PASSAGE PROVIDED ->
Ibrutinib

Brand Name: Imbruvica

Ibrutinib is used to treat chronic lymphocytic leukemia, small lymphocytic lymphoma, and Waldenström's macroglobulinemia.1

How Does Ibrutinib Work?

B cell receptor on the surface of the cell.

B cell receptor (BCR) is a protein complex found on the surface of B cell, a type of immune cell. This protein complex consists of an antigen receptor domain outside the cell connected to an activation motif inside the cell.2

Self-antigens floating around inactive B cell receptor.

B cells are constantly exposed to various antigens, which are fragments of proteins. In healthy conditions, these antigens are predominantly self-antigens derived from our own cells. Generally, the antigen receptor of BCR do not bind to self-antigens.3

Foreign antigens bound to B cell receptor, which is activated.

RECORDED DATA ->
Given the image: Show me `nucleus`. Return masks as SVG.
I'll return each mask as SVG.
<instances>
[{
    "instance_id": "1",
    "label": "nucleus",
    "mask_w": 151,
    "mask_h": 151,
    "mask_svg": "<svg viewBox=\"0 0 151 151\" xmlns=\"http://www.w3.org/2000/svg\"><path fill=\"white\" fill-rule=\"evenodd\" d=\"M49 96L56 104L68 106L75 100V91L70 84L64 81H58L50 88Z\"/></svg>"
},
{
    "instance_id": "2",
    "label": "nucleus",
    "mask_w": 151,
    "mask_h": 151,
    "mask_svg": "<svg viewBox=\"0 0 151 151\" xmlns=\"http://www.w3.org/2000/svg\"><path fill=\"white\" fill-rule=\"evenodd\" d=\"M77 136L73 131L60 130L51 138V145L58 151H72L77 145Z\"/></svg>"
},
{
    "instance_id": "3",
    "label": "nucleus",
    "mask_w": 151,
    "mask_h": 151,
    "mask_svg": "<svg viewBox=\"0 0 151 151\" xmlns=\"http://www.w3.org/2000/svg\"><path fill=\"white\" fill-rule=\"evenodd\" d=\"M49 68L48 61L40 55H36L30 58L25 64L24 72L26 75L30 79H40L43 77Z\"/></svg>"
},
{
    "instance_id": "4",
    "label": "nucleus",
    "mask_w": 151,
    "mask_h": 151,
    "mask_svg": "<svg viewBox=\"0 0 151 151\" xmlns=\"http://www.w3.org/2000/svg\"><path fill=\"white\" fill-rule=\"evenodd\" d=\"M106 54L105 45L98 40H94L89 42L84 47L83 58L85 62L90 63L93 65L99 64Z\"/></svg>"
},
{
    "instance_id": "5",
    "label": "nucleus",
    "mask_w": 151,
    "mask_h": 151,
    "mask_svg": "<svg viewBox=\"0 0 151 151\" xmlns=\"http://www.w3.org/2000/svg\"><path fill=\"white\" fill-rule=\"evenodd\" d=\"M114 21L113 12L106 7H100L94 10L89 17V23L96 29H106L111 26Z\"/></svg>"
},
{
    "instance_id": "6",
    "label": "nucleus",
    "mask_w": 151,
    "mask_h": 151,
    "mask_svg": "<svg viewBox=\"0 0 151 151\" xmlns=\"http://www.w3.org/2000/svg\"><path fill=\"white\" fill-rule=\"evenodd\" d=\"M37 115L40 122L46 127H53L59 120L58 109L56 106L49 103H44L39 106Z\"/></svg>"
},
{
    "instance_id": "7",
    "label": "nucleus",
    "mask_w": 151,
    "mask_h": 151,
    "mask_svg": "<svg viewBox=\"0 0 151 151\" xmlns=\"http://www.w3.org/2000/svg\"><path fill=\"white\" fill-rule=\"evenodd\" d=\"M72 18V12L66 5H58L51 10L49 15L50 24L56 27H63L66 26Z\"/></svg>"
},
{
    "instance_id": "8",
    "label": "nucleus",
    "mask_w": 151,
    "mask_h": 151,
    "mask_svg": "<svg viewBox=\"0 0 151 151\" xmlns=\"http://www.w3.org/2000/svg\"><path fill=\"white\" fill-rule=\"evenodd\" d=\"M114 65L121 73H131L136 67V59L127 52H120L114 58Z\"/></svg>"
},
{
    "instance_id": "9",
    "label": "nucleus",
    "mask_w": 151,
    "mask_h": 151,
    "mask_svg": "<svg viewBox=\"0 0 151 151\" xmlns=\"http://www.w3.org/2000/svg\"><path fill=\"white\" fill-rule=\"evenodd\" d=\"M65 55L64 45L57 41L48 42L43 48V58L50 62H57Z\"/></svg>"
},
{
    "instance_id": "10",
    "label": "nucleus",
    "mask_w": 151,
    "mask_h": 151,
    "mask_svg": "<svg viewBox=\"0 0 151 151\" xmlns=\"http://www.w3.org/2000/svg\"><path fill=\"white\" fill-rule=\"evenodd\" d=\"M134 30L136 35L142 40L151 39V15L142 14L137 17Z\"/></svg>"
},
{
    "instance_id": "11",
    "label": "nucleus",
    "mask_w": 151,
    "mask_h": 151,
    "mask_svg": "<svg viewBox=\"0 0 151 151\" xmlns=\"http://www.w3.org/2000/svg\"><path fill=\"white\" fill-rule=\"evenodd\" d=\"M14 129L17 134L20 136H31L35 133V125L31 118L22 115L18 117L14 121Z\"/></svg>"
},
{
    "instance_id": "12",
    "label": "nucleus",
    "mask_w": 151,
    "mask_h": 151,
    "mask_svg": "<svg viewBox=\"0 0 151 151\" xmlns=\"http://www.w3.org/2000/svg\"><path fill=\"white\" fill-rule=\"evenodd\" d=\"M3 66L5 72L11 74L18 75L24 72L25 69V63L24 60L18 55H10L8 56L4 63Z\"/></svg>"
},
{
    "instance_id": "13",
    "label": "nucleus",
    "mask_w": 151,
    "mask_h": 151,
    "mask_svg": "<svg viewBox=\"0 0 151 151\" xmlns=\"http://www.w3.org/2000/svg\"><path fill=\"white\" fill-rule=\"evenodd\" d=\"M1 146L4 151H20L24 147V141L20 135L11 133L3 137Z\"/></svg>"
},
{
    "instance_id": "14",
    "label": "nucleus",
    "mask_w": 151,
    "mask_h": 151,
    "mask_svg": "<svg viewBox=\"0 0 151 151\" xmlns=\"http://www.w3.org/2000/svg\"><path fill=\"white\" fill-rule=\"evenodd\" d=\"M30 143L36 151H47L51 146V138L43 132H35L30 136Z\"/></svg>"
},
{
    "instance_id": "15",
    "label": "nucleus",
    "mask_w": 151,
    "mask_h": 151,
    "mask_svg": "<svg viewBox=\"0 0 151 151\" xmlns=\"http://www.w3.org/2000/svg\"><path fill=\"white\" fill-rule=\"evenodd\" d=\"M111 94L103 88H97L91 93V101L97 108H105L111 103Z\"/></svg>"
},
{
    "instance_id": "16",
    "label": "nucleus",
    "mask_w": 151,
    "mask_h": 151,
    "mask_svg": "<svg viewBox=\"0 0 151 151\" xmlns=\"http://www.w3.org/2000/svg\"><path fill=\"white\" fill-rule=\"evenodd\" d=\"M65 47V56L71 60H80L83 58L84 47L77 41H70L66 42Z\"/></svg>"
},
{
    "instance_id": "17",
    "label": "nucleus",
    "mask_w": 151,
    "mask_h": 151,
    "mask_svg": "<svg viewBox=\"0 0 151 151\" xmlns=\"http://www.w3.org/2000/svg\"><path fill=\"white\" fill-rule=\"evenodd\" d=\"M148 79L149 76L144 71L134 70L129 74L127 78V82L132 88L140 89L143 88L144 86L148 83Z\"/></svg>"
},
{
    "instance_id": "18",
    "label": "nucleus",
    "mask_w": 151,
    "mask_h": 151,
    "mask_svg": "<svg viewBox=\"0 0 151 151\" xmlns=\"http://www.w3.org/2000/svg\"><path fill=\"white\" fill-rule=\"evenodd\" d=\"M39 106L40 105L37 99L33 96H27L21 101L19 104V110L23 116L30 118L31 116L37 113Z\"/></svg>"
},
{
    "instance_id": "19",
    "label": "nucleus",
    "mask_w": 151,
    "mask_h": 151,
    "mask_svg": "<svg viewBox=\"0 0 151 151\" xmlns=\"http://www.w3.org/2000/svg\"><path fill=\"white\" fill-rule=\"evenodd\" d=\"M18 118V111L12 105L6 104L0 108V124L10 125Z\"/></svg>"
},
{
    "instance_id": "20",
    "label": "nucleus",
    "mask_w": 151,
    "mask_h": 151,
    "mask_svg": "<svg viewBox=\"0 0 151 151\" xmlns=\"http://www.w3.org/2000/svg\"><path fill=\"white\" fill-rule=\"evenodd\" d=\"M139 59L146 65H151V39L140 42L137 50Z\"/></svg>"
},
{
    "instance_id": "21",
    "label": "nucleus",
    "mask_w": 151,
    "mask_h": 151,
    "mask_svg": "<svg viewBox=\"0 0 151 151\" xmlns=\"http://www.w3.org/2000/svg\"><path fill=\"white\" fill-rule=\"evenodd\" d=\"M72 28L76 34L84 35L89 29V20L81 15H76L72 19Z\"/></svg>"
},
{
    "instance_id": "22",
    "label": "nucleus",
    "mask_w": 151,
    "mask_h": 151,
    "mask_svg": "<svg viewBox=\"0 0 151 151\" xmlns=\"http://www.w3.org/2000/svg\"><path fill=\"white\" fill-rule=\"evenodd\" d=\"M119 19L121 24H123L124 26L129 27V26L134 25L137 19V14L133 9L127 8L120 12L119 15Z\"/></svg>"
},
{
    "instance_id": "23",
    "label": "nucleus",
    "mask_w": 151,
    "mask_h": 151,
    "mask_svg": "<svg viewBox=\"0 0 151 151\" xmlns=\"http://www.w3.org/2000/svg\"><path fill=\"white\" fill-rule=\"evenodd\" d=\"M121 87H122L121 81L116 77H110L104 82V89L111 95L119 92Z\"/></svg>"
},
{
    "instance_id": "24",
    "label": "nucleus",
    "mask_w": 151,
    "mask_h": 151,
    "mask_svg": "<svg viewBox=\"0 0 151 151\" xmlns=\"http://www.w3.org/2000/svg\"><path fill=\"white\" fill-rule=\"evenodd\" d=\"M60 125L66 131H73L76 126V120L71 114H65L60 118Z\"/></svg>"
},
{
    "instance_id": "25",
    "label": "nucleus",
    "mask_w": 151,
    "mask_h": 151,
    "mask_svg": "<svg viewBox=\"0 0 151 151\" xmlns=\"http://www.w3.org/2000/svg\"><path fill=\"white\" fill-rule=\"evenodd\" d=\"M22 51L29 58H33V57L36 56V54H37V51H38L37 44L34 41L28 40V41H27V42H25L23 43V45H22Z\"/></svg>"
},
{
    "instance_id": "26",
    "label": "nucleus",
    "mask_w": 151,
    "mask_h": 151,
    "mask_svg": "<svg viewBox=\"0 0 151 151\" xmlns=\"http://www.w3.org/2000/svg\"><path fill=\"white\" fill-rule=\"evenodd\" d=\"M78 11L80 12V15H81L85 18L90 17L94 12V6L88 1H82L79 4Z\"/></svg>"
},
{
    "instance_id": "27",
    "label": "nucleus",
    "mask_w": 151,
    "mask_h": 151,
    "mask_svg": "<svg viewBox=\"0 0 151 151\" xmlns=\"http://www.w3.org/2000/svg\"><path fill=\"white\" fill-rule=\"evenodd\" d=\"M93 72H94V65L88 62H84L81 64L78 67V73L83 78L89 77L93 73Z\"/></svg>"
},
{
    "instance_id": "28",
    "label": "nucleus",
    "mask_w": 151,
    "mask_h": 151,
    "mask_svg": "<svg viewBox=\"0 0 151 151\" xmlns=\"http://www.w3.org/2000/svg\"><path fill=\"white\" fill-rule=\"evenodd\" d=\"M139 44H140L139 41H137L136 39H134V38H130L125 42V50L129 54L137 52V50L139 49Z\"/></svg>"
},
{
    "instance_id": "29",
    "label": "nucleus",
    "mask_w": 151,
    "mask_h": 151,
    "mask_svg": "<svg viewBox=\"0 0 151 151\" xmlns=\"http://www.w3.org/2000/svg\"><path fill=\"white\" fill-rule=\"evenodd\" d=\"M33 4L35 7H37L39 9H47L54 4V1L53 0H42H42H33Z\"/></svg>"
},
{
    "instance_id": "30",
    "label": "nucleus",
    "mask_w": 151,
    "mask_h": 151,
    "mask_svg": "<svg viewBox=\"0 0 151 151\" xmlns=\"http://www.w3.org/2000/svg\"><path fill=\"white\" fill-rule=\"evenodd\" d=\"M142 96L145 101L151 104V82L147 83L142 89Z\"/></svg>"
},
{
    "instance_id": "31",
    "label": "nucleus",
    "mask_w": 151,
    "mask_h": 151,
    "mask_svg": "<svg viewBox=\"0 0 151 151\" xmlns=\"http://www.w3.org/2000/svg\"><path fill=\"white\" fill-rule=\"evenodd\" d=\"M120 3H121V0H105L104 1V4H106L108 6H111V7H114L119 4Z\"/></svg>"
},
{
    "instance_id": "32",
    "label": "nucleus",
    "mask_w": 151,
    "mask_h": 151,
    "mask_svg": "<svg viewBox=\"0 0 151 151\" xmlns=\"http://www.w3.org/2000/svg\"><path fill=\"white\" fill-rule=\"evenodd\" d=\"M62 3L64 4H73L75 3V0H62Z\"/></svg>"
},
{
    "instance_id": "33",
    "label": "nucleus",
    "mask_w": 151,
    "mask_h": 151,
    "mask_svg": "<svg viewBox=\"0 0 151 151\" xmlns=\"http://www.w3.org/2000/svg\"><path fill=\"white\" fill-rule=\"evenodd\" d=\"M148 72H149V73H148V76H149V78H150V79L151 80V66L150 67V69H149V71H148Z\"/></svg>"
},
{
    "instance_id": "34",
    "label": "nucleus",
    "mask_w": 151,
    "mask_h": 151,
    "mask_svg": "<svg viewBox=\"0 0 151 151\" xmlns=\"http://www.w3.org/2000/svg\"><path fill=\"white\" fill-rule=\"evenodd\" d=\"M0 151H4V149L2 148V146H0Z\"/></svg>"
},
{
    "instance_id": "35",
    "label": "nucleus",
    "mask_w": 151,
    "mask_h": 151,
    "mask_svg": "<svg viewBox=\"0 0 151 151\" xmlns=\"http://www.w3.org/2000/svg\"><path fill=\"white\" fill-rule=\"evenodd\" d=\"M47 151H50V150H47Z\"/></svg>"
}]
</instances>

QUESTIONS ->
[1] Check each statement against the ibrutinib page and answer yes or no, quoting the words of the text that decide it. (a) Ibrutinib is used to treat Waldenström's macroglobulinemia. (b) The antigen receptor domain of the B cell receptor sits inside the cell. (c) In healthy conditions, most of the antigens B cells meet come from outside the body.
[2] Sum up the ibrutinib page in two sentences.
[3] Carry on the ibrutinib page from the point where it stops.

RESULTS OF THE TASKS ->
[1]
(a) Yes: "Ibrutinib is used to treat chronic lymphocytic leukemia, small lymphocytic lymphoma, and Waldenström's macroglobulinemia"
(b) No: "an antigen receptor domain outside the cell connected to an activation motif inside the cell"
(c) No: "In healthy conditions, these antigens are predominantly self-antigens derived from our own cells."

[2] Ibrutinib, sold as Imbruvica, is used to treat chronic lymphocytic leukemia, small lymphocytic lymphoma, and Waldenström's macroglobulinemia. The B cell receptor is a protein complex on the surface of B cells, which are constantly exposed to antigens that in healthy conditions are mostly self-antigens the receptor generally does not bind.

[3]
Pathogens like bacteria, and many types of cancer, produce antigens that are unlike ones found normally in our body. BCR recognizes and binds to these foreign antigens, which results in the activation of B cells to mobilize an immune response against these threats.4

Activated BCR activates BTK.

Mechanistically, activated BCR leads to the conversion of a protein called BTK from its inactive to active form.5

Tyrosine kinase uses ATP to attach a phosphate tag on other proteins in a process called phosphorylation. This results in the transmission of growth signals.

BTK is a type of protein called tyrosine kinase, which transmits cellular growth signals through a process called phosphorylation.5 In this process, tyrosine kinase attaches a phosphate tag, derived from a molecule called ATP, to another protein.

Active BTK phosphorylates other proteins to transmit growth signals.

Likewise, BCR-activated BTK proceeds to phosphorylate other proteins to transmit growth signals, which results in the proliferation of B cells.5 Of note, because the activation of BTK requires the binding of foreign antigens to BCR, growth signals transmitted by BTK is controllable; when foreign antigens are no longer present, BCR and BTK returns to their inactive state.

Normal receptors bind foreign antigens. Malignant receptors bind self-antigens.

However, in some types of cancer that develop from B cells, malignant BCR that recognizes self-antigen is expressed.6,7

BTK is constitutively active in cancer cells with malignant BCR.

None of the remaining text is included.